┏━━

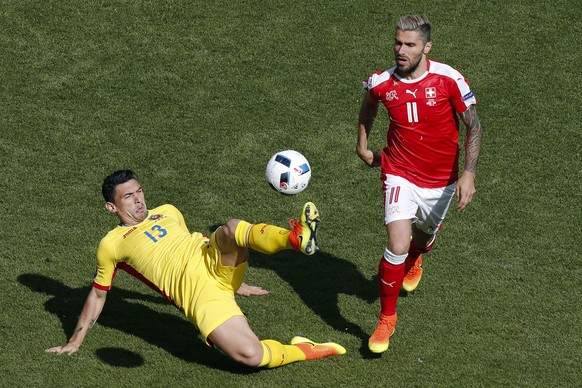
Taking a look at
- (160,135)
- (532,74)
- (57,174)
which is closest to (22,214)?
(57,174)

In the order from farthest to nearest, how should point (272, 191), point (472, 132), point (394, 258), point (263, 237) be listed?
point (272, 191) < point (472, 132) < point (394, 258) < point (263, 237)

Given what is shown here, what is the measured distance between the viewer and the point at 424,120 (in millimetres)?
9977

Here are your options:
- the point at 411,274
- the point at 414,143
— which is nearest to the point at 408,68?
the point at 414,143

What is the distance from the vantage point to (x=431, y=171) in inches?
400

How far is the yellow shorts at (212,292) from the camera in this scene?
31.0ft

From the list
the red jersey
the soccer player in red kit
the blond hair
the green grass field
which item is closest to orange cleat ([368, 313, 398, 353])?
the soccer player in red kit

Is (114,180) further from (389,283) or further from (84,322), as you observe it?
(389,283)

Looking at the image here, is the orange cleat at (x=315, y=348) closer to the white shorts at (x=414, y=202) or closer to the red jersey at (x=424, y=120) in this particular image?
the white shorts at (x=414, y=202)

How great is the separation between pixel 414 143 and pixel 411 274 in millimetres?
1591

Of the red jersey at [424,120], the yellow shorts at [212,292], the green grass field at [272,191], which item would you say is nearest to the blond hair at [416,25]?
the red jersey at [424,120]

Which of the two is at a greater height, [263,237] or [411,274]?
[263,237]

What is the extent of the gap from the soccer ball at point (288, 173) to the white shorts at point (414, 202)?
848mm

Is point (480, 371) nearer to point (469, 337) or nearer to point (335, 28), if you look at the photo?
point (469, 337)

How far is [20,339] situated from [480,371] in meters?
4.46
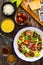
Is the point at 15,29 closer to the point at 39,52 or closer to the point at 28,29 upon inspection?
the point at 28,29

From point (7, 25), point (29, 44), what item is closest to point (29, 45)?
point (29, 44)

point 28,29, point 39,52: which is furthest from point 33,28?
point 39,52

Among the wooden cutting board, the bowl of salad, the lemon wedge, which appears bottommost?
the bowl of salad

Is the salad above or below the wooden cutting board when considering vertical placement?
below

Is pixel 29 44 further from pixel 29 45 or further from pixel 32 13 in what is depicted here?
pixel 32 13
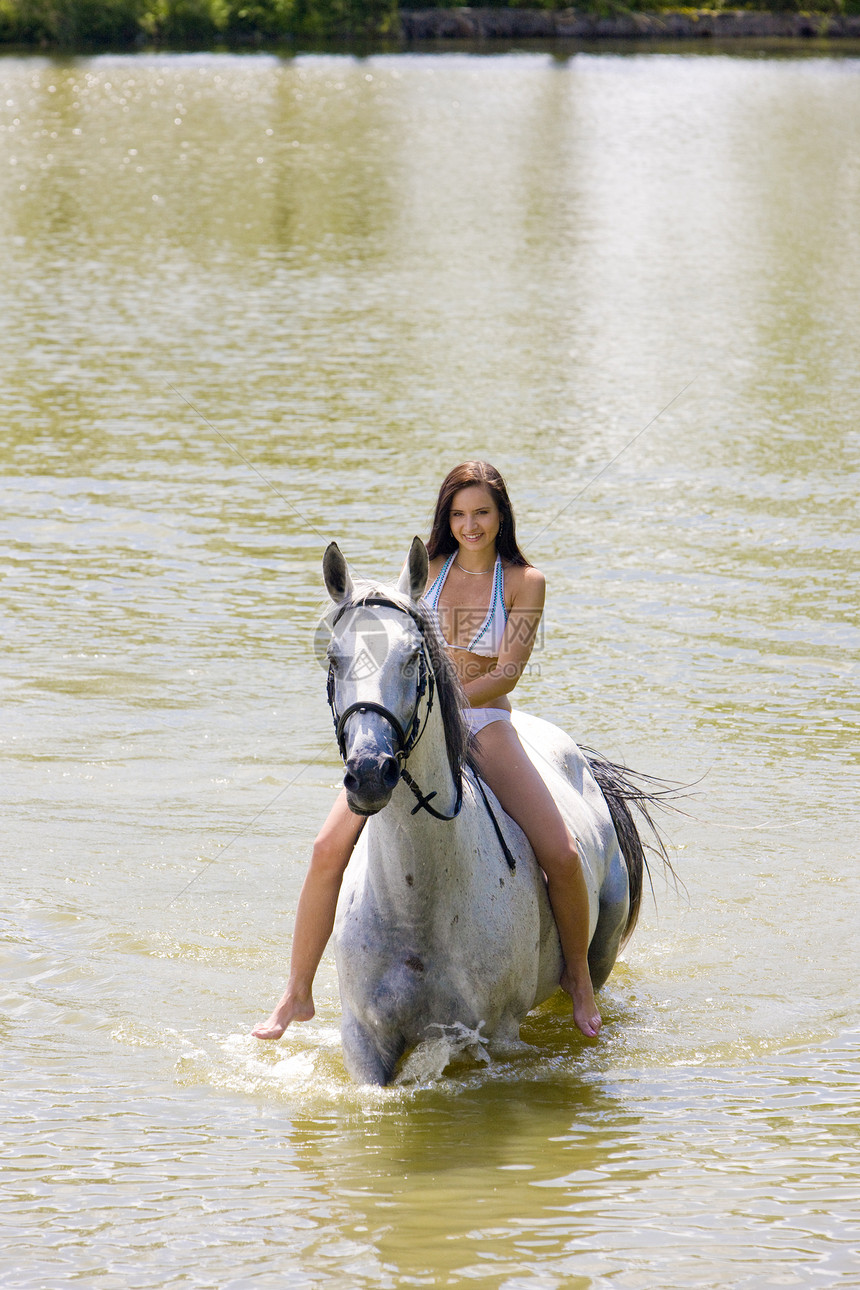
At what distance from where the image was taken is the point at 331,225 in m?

┗━━

Switch "further" to "farther" in everything from the line containing "Is the salad" down to the end of the rows, and give those lines back with all else unchanged and the pictures left out.

• Answer for the task
Is the salad above or below the wooden cutting board when considering vertical placement?
below

Is pixel 29 44 farther from pixel 29 45 or farther from pixel 32 13 in what is depicted here?
pixel 32 13
At what distance from where the image was taken is the point at 331,225 in m?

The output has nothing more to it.